We're rounding out our first year in catering - began with a food truck also but quickly found out that catering is more predictable/ lucrative. That said - wanting to touch base to see if I am on track when it comes to my pricing. In general I've kept my food cost in the 25-30% range. I probably over-pay a bit when I hire help but we are a young business with occasional jobs - I've felt we need to make it very attractive so that the help is there when we need (i.e. folks MAKE themselves available when we have a job come up, and I can leave them alone with my clients if needed and not have any concerns). My labor cost is around 15%-20%, not including a wage for myself, and depending on how many commitments I have in a week, i.e some weeks I hire extra dish-washing/prep hours if I'm busy. That figure includes some kitchen prep/clean-up help (I handle majority myself), and generally one person on hire for the catering job itself. We've done primarily self-serve, buffet set-up for crowds under 100, and mostly in the range of 40-75 people, which I can handle with one other person. I find on occasion that we would probably benefit from one extra person so we don't have to hustle quite so much, but business volume is not quite there yet ...good to have a husband available for occasional free labor /img/vbsmilies/smilies/smile.gif

I guess my question is this - are most of you including yourself as part of your labor cost, and then adding a profit on top of that? Or do you consider yourself to be paid out of whatever profit is left after food, staff and overhead? My profit margin is running 40-ish %, including my own labor/salary, on most jobs. Curious what other folks do, and what your percentages run on average understanding some jobs are more profitable than others. I just want to go into our second year a little smarter. Now that we have gotten some experience I think I need to rethink pricing and either factor in a wage for myself, then add a profit on top - or maybe adding 10% on top of whatever I estimate when I'm quoting? Also guilty of doing more than the budget really allows on quite a few (too many) occasions because I wanted to make a great impression (word of mouth has taken us far this year but need to reign that in). Any pointers would be appreciated!


----------



## chefwriter (Oct 31, 2012)

ALAdeG- Some one with more catering experience can correct me but speaking from the small business owners point of view I'll say you should definitely include pay for yourself, then the profit. Your labor is not free, this is not a hobby and someone else doing the job you are doing would expect to get paid. Failure to account for their own labor is a common problem with small business owners. 

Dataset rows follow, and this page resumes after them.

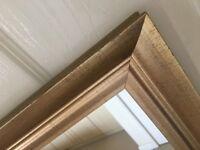 Full length, gold effect framed mirror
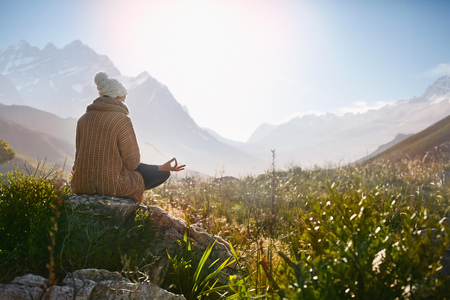 gyan: Young woman meditating on rock in sunny, remote valley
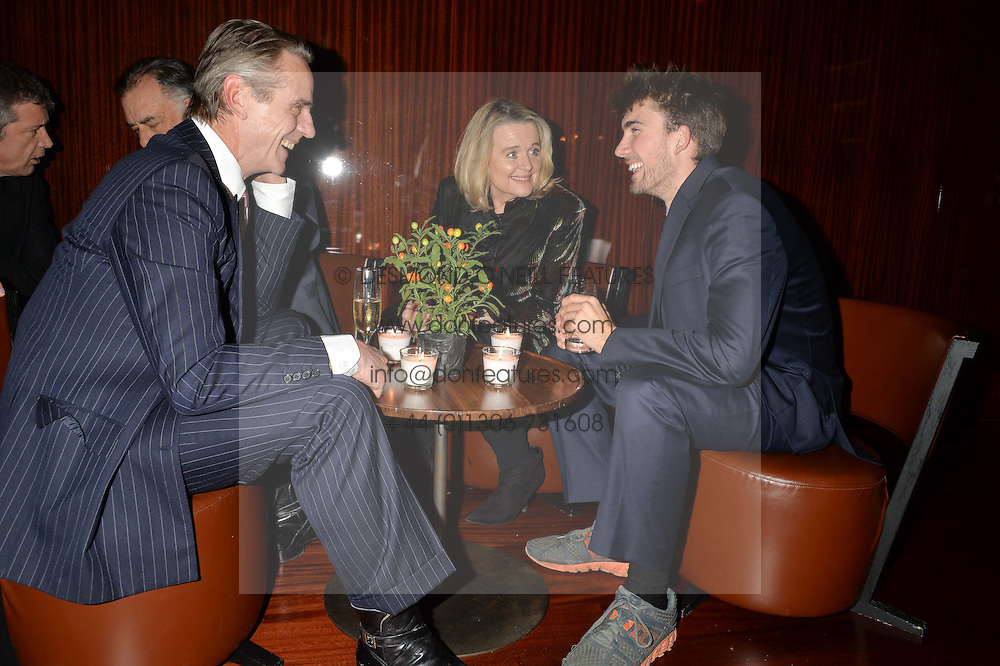 Left to right, JEREMY IRONS, SINEAD CUSACK and BAILEY COPPOLA at a dinner hosted by Liberatum to honour Francis Ford Coppola held at the Bulgari Hotel & Residences, 171 Knightsbridge, London on 17th November 2014.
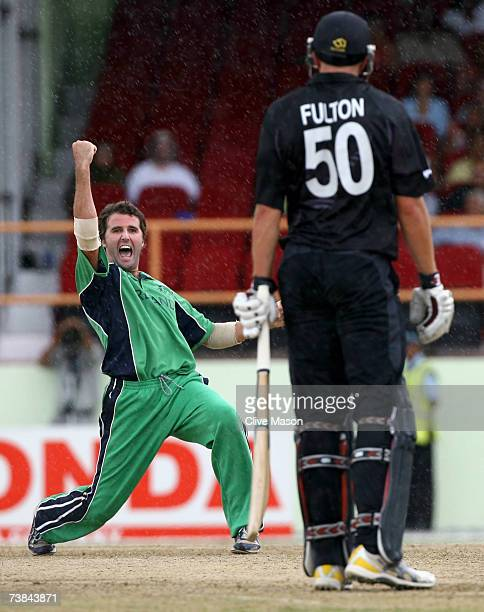 Kyle McCallan of Ireland celebrates the wicket of Peter Fulton of New Zealand during the ICC Cricket World Cup Super Eights match between Ireland and...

No matter how much activity or cash flow your business has, it isn't doing well if you personally don't make a living.


----------



## meezenplaz (Jan 31, 2012)

> Minimum $39.00 pp plust tax and tp


I agree with that call, for Wellington for 30 I came up with 37.95 to 42.95.

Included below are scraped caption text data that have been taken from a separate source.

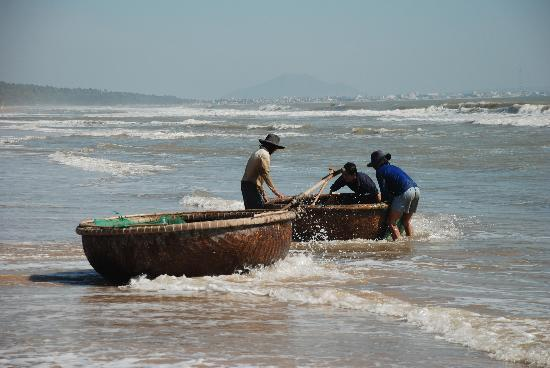 Golden Coast Resort and Spa: Local Fishermen (Phan Thiet on horizon in background)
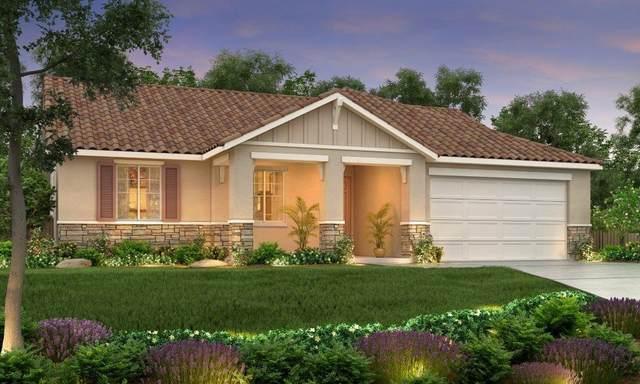 2034 Gus Villalta Drive, Los Banos, CA 93635 (MLS #20019995) :: The MacDonald Group at PMZ Real Estate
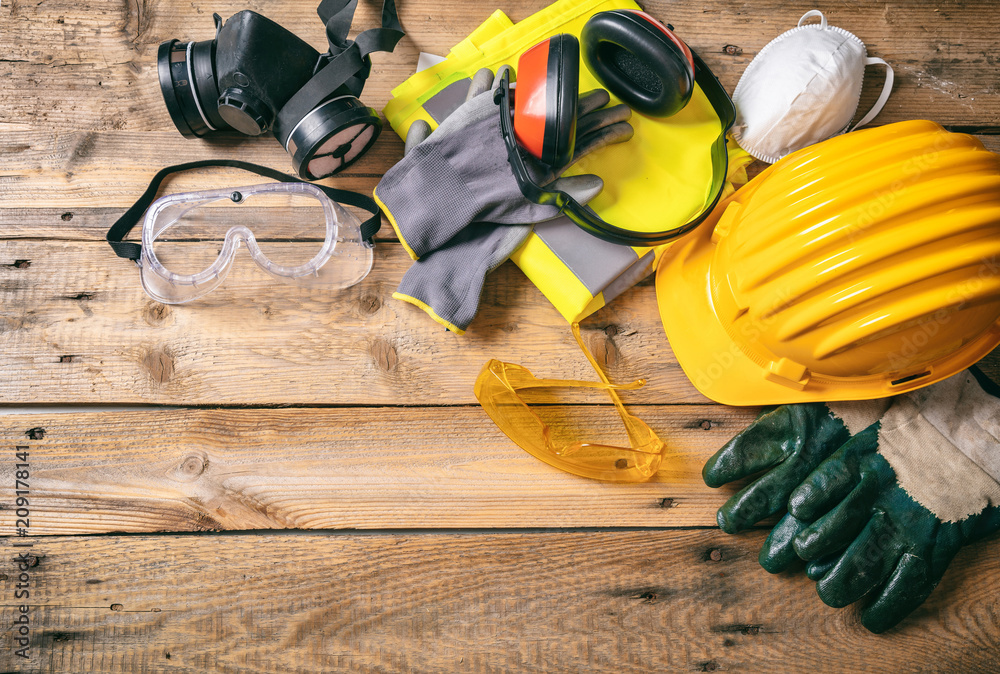 Fototapety, obrazy: Construction safety. Protective hard hat, headphones, gloves and glasses on wooden background, copy space, top view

Didn't have the numbers to work it out exactly.

@ALAdeG: The labor fee is for you, and be sure to consider that as expert skilled labor as opposed to a helper.

The profit is for the business--which has a mind & will of it's own, and will be quite offended if you don't pay it well!

Whatever number gets spit out of the calculation machine, you of course have to "weigh that" against the going rate

in that area for that cuisine, and make any necessary adjustments.


----------



## chefedb (Apr 3, 2010)

Food  Cost + Labor cost + Overhead + Transportation +Linen Rentals+ Equipment Rentals ==

YOUR TOTAL COST=  Now    start  from  there


----------



## mobilemudbugs (Dec 4, 2014)

Thank you so much for the feedback!  It is a buffet style.  That is how we figured it, however, we way under priced.  We still profited, but did not figure in our personal labor costs.  We have just counted the profit as our pay.  We will definitely change that in the future.  Are there any recommendations on what a chef should charge per hour for labor by skill level?  Thank you again!  This was so very helpful!


----------



## lagom (Sep 5, 2012)

You should charge what the market will bear in your area. For example, in NYC in the early 90's i would charge 40$ an hour for catering, that was cash in hand. Here today in Sweden i dont step into the kitchen for less than a 100 an hour. Its what the market will bear. Never sell yourself cheap or be the go to guy for the lowest price. Yes i turn away business because of price. Most recently I had a guy I knew somewhat ask me about doing lunch and dinner catering for a sport team visiting from Canada. Complete meals, delievered at various times of the day and night, and he said, and I quote here" i want the cheapest price possible" i told him that he needed to contact someone else as I dont do cheap. Needless to say I didnt cook fir them.


----------



## deliciouslydone (Dec 12, 2014)

Great feedback! I'm new to the catering indusrty and am at a loss on pricing. I bided on a job at 50.00-60.00 pp I got the job it's a plated Christmas party 
2 Appetizers
2 different dinner options 
Dessert
Food cost came to around 245.00 so I was going to charge 45.00 per hour and figured with planning - shopping - cooking - traveling and assistant that would be fair it comes to around 10 hours total. but now I'm second guessing! 
PLEASE HELP 
Also it's in Carlsbad california


----------



## meezenplaz (Jan 31, 2012)

You got the job by bidding a price _range?_

If you already bid per person and sold it, I'm not sure what you're asking about pricing?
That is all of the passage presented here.